The above findings indicate that P2X7R antagonism is not
sufficient to prevent acute epileptiform-like activity evoked by PTX in
this human model. We hypothesized this may because of the absence of any
background inflammatory tone. To test this idea, we adapted the model to
more closely reflect chronic inflammatory conditions by co-treating the
PTX-exposed hiPSC-derived neuronal networks with a cocktail of
pro-inflammatory agents (TNF-α, IL-1α, IL-1β and C1q) for 7 to 12 days
(Figure 4j). Previous data have shown that treatment with these agents
leads to a neuroinflammatory phenotype in hiPSC-derived neuronal
networks (Hyvarinen et al., 2019; Stoberl et al., 2023). Loose
patch-clamp recordings were performed in the presence of PTX alone or
PTX and AFC-5128 from the neuronal cultures treated with PTX and
pro-inflammatory agents. In contrast to results from our acute settings,
burst frequency was significantly reduced in the presence of AFC-5128
(PTX 0.1012 ± 0.0156, PTX and AFC-5128 0.0662 ± 0.0159 Hz;p = 0.0342) (Figure 4k) illustrating that P2X7R antagonism
alleviates hyperexcitability in a chronic model of epileptiform-like
events under inflammatory conditions. Moreover, the mean number of
spikes in burst (PTX 19.20 ± 2.771, PTX and AFC-5128 14.95 ± 2.542 Hz;p = 0.1688) and burst duration (PTX 1404 ± 274.4, PTX and
AFC-5128 1264 ± 209.5 ms; p = 0.1688) were slightly reduced in
the presence of AFC-5128, however, this did not reach statistical
significance (Figure 4l, m). Finally, mean inter-burst-intervals (IBI)

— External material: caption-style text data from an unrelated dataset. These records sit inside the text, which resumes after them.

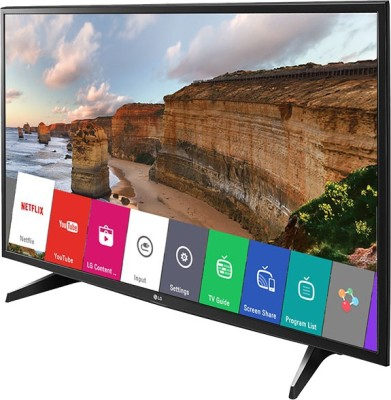 LG-43LH576T-108cm-43-Inch-Full-HD-Smart-LED-TV-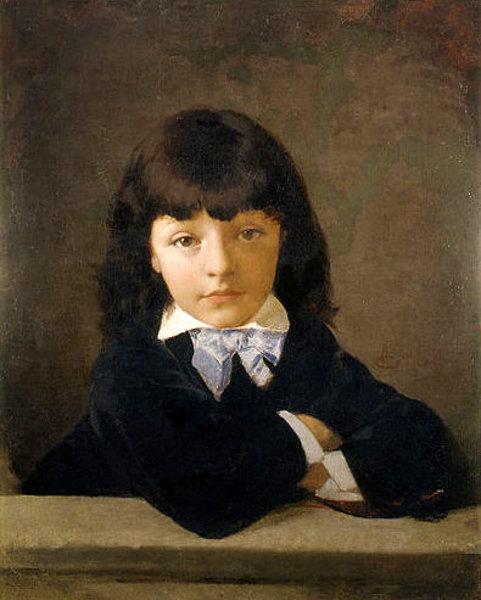 Joseph As A Child
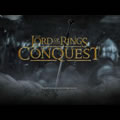 The Lord of the Rings: Conquest Mac Boot Camp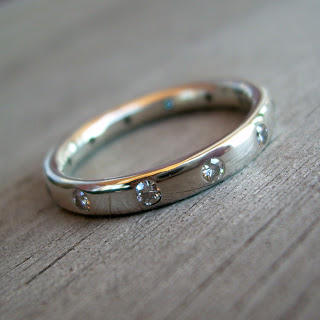 moissanite engagement band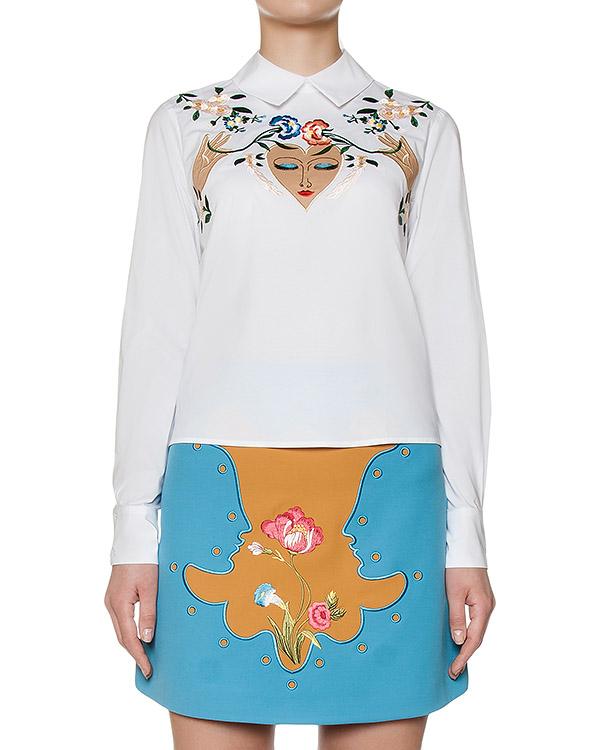 блуза  артикул 64VP264 марки VIVETTA купить за 15900 руб.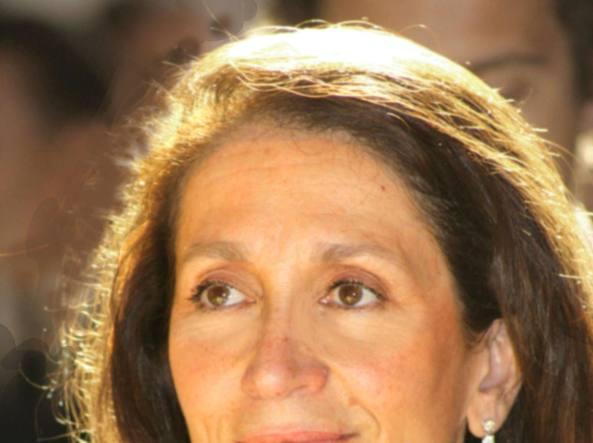 Elisabetta Canepa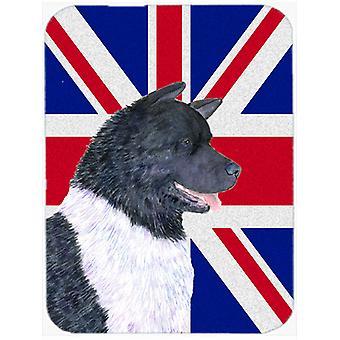 Акита с Коврик для мыши британский флаг Английский Юнион Джек, горячие Pad или подставка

were also increased following AFC-5128 application (PTX 10.61 ± 2.370,
PTX and AFC-5128 40.87 ± 16.28 s; p = 0.0479) (Figure 4n).
Next, we used histograms and kernel density plots to delineate
IBI subpopulations Figure 4o-q). After the addition of AFC-5128, a
distinct peak appeared (indicated by arrow in Figure 4p) at longer IBIs
indicating AFC-5128 increases successive intervals between bursts.

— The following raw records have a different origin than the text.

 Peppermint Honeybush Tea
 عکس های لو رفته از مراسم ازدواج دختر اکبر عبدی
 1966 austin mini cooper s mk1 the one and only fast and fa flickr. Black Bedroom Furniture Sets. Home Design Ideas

Furthermore, the shape and scale parameters of the distribution of the
IBIs were measured by fitting a gamma distribution to the histogram
(Figure 4r, s and Table 1). We found that the mean shape parameter of
the gamma distribution of IBI was 0.794 in PTX-treated group
and 0.482 in PTX and AFC-5128 co-treated group. Similarly, the mean
scale parameter from the gamma distribution was 8.722 in PTX-treated
group but increased to 31.048 in PTX and AFC-5128 co-treated group
demonstrating increase in longer intervals between bursts when AFC-5128
was co-applied. Comparison of the cumulative frequency distributions of
PTX or PTX and AFC-5128 treated groups also revealed increase in IBI
after AFC-5128 application (Figure 4t; p = 0.0198). These results
provide additional confirmation that AFC-5128 increases the IBI in
chronic inflammatory model of epileptiform-like events.